--- Exercise directions ---
In the data below, find the line containing "What distance exists"; reproduce that line and all subsequent lines exactly, and nothing else.

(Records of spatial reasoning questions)
— START —

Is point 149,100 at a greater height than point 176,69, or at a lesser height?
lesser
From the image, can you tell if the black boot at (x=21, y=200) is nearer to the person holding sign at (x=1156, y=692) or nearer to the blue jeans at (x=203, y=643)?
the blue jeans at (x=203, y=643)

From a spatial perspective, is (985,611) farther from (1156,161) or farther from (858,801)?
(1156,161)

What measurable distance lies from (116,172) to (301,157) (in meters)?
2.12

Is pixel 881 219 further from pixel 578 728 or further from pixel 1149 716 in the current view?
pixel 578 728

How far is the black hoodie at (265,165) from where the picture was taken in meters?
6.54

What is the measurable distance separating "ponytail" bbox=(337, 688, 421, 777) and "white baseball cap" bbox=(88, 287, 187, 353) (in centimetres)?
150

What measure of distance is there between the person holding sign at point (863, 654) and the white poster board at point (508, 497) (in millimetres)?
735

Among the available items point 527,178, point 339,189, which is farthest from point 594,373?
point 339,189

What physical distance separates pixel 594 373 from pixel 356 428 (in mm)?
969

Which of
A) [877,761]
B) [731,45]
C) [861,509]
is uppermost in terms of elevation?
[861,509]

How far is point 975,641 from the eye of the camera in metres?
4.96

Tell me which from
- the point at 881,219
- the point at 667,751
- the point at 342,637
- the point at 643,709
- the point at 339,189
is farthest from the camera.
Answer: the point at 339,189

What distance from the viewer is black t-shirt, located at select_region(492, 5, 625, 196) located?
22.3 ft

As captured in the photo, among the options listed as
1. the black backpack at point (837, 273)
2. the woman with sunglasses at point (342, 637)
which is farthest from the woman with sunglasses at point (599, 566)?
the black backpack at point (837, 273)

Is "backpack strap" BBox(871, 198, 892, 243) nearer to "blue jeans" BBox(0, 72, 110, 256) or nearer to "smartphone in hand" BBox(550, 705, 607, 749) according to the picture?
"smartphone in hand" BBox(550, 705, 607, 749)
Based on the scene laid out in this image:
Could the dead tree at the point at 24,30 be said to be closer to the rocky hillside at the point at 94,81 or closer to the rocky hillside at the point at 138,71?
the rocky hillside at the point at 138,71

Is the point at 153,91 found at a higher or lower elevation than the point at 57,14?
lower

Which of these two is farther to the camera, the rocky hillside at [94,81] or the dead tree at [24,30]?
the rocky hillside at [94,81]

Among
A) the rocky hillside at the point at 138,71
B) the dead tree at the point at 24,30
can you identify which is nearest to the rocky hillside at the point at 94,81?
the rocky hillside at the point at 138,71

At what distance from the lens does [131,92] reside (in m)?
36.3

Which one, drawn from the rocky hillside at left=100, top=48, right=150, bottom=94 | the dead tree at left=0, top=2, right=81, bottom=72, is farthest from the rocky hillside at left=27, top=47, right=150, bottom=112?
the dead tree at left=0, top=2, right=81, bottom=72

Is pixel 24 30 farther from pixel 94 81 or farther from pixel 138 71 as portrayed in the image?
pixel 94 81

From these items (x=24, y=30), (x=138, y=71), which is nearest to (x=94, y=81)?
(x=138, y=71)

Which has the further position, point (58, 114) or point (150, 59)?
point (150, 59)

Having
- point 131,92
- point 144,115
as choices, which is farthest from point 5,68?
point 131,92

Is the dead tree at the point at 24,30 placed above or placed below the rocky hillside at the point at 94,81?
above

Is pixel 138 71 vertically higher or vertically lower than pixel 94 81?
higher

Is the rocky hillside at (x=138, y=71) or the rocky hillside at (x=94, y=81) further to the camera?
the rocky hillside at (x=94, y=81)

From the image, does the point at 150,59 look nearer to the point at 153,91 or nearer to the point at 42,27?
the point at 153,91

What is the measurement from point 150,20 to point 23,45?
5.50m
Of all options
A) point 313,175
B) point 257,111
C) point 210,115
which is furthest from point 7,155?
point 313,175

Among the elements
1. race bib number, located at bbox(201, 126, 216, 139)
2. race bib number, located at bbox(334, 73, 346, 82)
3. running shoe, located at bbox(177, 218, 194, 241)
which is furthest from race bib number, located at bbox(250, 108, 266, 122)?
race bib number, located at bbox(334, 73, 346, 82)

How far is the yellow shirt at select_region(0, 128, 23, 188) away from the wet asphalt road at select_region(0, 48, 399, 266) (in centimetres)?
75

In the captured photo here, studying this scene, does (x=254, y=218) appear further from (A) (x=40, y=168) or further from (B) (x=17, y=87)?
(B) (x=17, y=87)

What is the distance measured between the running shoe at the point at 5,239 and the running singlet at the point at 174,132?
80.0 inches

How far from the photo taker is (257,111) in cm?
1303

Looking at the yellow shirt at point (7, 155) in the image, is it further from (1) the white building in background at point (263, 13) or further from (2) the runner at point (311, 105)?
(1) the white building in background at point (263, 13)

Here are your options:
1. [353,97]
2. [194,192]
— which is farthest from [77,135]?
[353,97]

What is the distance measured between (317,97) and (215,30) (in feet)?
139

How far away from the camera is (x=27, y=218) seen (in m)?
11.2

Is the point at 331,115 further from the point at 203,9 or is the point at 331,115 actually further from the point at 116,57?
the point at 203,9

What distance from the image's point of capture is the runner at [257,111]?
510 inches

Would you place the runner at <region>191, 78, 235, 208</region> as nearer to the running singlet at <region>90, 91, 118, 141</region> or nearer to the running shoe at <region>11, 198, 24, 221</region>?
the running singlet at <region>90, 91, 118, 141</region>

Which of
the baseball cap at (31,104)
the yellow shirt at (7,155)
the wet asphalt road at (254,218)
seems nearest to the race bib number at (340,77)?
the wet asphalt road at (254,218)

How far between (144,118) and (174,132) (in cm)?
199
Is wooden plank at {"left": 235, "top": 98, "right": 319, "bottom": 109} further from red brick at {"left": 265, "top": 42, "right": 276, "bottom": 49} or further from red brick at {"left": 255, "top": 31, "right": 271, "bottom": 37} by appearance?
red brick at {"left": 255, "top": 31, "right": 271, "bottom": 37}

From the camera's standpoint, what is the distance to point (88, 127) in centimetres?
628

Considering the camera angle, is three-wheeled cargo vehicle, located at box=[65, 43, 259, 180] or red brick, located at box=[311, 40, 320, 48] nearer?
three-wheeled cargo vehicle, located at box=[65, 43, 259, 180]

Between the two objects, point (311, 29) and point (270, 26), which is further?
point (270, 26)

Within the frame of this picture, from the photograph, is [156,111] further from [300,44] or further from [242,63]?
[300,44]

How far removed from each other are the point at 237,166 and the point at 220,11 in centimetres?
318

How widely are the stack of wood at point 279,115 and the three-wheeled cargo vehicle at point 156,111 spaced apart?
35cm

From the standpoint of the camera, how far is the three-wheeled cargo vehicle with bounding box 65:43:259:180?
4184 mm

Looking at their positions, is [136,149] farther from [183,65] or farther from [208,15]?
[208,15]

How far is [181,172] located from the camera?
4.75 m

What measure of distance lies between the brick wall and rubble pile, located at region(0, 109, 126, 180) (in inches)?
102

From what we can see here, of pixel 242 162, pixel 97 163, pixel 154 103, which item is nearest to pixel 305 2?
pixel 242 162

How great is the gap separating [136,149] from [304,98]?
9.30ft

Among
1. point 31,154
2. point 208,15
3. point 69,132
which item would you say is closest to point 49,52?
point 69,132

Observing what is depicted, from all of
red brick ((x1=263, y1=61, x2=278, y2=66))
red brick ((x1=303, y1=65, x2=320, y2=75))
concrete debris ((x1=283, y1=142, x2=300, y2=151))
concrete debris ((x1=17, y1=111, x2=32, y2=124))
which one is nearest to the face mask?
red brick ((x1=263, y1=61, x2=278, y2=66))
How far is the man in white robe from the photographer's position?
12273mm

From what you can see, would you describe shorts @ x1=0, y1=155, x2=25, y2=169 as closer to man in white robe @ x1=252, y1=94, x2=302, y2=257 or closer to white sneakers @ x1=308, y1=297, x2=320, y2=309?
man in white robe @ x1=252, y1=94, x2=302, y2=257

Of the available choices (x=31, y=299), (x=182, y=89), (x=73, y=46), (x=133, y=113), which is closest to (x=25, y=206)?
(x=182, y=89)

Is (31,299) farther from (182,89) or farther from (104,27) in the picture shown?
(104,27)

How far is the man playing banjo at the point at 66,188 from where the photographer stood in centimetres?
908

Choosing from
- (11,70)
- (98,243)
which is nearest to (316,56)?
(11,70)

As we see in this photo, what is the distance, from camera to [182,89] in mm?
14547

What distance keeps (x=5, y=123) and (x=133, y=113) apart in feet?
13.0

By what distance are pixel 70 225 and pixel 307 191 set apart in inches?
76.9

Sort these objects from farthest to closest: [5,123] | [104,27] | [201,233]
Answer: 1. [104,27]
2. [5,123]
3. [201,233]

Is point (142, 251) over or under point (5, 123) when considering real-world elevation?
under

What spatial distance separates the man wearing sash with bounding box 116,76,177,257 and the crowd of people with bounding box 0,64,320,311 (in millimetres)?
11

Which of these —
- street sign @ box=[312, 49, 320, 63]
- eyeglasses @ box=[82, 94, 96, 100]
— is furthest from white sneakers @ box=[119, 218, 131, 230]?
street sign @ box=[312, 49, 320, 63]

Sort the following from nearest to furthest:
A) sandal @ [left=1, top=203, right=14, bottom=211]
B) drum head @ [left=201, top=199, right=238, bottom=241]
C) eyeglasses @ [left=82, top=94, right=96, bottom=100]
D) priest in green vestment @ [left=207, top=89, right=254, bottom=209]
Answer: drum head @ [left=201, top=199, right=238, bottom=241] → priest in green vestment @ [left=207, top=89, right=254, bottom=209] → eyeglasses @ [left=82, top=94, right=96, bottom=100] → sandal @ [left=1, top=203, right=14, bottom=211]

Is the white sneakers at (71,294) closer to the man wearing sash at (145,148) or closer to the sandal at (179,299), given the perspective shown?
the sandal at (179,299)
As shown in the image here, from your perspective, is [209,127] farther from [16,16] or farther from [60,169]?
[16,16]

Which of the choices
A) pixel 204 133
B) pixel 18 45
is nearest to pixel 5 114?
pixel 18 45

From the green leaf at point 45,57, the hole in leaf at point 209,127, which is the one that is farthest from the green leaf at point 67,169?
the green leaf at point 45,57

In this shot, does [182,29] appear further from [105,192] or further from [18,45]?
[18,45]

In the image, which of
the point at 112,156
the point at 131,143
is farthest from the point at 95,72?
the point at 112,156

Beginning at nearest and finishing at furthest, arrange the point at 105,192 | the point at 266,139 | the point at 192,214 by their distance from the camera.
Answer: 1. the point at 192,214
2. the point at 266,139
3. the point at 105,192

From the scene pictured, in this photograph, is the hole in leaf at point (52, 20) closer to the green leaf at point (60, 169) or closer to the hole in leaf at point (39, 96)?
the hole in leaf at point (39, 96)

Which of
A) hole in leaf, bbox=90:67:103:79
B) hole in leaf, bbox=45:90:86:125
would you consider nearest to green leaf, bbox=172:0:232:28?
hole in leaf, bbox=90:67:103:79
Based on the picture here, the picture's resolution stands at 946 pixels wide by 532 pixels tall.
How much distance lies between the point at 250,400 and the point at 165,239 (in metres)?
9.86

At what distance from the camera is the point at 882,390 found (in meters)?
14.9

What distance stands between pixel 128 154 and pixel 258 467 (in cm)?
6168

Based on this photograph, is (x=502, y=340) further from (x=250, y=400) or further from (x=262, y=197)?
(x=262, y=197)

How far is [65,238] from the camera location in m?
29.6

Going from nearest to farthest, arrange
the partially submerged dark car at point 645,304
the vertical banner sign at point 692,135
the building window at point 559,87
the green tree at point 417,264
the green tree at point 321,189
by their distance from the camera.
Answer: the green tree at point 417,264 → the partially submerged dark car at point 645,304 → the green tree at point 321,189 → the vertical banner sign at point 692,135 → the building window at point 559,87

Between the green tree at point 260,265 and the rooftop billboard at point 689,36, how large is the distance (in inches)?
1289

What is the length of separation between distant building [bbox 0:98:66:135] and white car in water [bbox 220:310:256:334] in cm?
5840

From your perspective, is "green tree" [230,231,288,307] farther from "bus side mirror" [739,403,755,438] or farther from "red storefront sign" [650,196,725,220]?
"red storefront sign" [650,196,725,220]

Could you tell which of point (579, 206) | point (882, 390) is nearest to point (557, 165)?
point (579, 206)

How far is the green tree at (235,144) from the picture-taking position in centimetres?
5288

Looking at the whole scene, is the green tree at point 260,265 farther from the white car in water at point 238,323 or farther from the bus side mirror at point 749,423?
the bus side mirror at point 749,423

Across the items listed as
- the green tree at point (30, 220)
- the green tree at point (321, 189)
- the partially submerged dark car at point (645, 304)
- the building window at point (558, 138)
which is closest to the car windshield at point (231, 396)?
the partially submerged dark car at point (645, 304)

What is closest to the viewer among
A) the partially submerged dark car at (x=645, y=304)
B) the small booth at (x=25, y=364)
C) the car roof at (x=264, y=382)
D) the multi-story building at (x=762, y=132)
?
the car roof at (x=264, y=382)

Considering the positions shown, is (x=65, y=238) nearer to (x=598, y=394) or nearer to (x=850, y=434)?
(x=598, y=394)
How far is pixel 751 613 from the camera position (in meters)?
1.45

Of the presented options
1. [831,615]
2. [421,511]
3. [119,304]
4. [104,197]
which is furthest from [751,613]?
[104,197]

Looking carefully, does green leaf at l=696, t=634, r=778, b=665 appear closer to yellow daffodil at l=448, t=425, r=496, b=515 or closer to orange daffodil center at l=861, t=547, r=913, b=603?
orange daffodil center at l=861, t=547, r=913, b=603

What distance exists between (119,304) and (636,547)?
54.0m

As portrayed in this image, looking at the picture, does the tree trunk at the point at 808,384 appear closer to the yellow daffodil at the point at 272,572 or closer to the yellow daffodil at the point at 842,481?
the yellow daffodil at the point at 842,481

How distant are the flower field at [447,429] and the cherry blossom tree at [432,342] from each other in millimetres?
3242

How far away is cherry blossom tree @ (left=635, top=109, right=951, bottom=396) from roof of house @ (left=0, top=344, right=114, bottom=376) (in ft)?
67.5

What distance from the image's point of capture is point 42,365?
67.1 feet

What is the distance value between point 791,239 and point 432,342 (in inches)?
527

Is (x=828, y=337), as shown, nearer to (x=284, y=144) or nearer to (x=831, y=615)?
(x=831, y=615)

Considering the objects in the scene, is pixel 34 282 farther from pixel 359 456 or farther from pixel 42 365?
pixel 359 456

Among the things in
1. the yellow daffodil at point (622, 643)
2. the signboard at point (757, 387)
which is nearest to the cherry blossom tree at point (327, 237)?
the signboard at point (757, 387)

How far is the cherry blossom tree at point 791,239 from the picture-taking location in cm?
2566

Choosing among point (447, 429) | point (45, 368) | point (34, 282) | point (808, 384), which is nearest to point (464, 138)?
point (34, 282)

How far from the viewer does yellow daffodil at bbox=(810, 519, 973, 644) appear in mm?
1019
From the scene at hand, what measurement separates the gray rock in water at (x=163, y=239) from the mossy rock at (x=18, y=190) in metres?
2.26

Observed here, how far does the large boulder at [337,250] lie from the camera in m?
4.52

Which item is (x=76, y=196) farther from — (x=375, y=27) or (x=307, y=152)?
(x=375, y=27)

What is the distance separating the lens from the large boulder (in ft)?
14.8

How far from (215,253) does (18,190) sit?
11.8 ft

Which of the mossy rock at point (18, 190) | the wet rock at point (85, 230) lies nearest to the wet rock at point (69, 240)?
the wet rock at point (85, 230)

— END —

--- Response below ---
What distance exists between (119,304) and (636,547)?
54.0m

As portrayed in this image, looking at the picture, does the tree trunk at the point at 808,384 appear closer to the yellow daffodil at the point at 272,572 or closer to the yellow daffodil at the point at 842,481?
the yellow daffodil at the point at 842,481

How distant are the flower field at [447,429] and the cherry blossom tree at [432,342] from each other in millimetres?
3242

How far away is cherry blossom tree @ (left=635, top=109, right=951, bottom=396) from roof of house @ (left=0, top=344, right=114, bottom=376) (in ft)?
67.5

What distance from the image's point of capture is point 42,365?
67.1 feet

What is the distance value between point 791,239 and point 432,342 (in inches)?
527

Is (x=828, y=337), as shown, nearer to (x=284, y=144) or nearer to (x=831, y=615)?
(x=831, y=615)

Considering the objects in the scene, is pixel 34 282 farther from pixel 359 456 or farther from pixel 42 365?
pixel 359 456

Among the things in
1. the yellow daffodil at point (622, 643)
2. the signboard at point (757, 387)
which is nearest to the cherry blossom tree at point (327, 237)?
the signboard at point (757, 387)

How far is the cherry blossom tree at point 791,239 from the picture-taking location in cm?
2566

Choosing among point (447, 429) | point (45, 368) | point (34, 282) | point (808, 384), which is nearest to point (464, 138)?
point (34, 282)

How far from the viewer does yellow daffodil at bbox=(810, 519, 973, 644) appear in mm?
1019
From the scene at hand, what measurement separates the gray rock in water at (x=163, y=239) from the mossy rock at (x=18, y=190) in metres?
2.26

Observed here, how far does the large boulder at [337,250] lie from the camera in m?
4.52

Which item is (x=76, y=196) farther from — (x=375, y=27) or (x=307, y=152)?
(x=375, y=27)

What is the distance separating the lens from the large boulder (in ft)?
14.8

How far from (215,253) does (18,190) sit?
11.8 ft

Which of the mossy rock at point (18, 190) | the wet rock at point (85, 230) lies nearest to the wet rock at point (69, 240)?
the wet rock at point (85, 230)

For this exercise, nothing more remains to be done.